Daniel Chun is a Korean American comedy writer. He has written for The Office and The Simpsons. He received a Writers Guild Award nomination and an Annie Award for his work on The Simpsons. He was once head writer and an executive producer of The Office, receiving two Emmy nominations for his work on the show. Chun has also contributed to the Harvard Lampoon, TNR.com, 02138 Magazine, New York Magazine, The Huffington Post, and Vitals magazine, where he wrote the back page column. He wrote for the ABC comedy series Happy Endings, joining the show as a writer and producer in season three. In 2015, his ABC Studios pilot Grandfathered, starring John Stamos, was ordered to series on Fox.
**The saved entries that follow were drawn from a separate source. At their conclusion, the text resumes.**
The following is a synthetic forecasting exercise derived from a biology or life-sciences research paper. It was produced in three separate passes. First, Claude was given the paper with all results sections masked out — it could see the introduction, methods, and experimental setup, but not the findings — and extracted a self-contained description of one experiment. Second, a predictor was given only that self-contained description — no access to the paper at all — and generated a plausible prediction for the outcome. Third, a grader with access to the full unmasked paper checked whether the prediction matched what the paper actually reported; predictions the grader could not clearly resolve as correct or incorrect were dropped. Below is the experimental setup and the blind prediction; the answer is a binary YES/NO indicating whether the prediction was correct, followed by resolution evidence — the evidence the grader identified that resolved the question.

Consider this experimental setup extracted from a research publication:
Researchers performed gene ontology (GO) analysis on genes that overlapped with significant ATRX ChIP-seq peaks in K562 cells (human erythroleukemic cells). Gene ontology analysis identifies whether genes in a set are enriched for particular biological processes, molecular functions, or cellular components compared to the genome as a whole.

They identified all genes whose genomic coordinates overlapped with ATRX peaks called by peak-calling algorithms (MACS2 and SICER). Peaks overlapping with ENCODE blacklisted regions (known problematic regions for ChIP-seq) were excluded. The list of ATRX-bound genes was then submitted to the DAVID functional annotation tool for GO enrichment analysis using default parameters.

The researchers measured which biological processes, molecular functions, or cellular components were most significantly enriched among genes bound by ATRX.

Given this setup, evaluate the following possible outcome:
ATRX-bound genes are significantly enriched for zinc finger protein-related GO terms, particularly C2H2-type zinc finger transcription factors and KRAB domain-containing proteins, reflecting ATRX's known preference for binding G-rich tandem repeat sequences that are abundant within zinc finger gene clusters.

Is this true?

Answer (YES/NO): NO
Chun studied biological anthropology at Harvard University.

He was named one of Variety's 10 TV Scribes To Watch in 2015.

In 2019, Chun joined several WGA writers in firing their agents as part of the WGA's stand against the ATA and the practice of packaging.

The Simpsons episodes
"Marge's Son Poisoning" (2005)
"Jazzy and the Pussycats" (2006)
"G.I. (Annoyed Grunt)" (2006)
"Rome-old and Juli-eh" (2007)
"Any Given Sundance" (2008)
"Treehouse of Horror XX" (2009)

The Office episodes
"Murder" (2009)
"The Delivery" (2010)
"Nepotism" (2010)
"Training Day" (2011)
"Doomsday" (2011)
"Tallahassee" (2012)

References

External links

The Harvard Lampoon alumni
American writers of Korean descent
Living people
People from Monroe County, Pennsylvania
Writers from Pennsylvania
Annie Award winners
Television producers from Pennsylvania
American television writers
American male television writers
Year of birth missing (living people)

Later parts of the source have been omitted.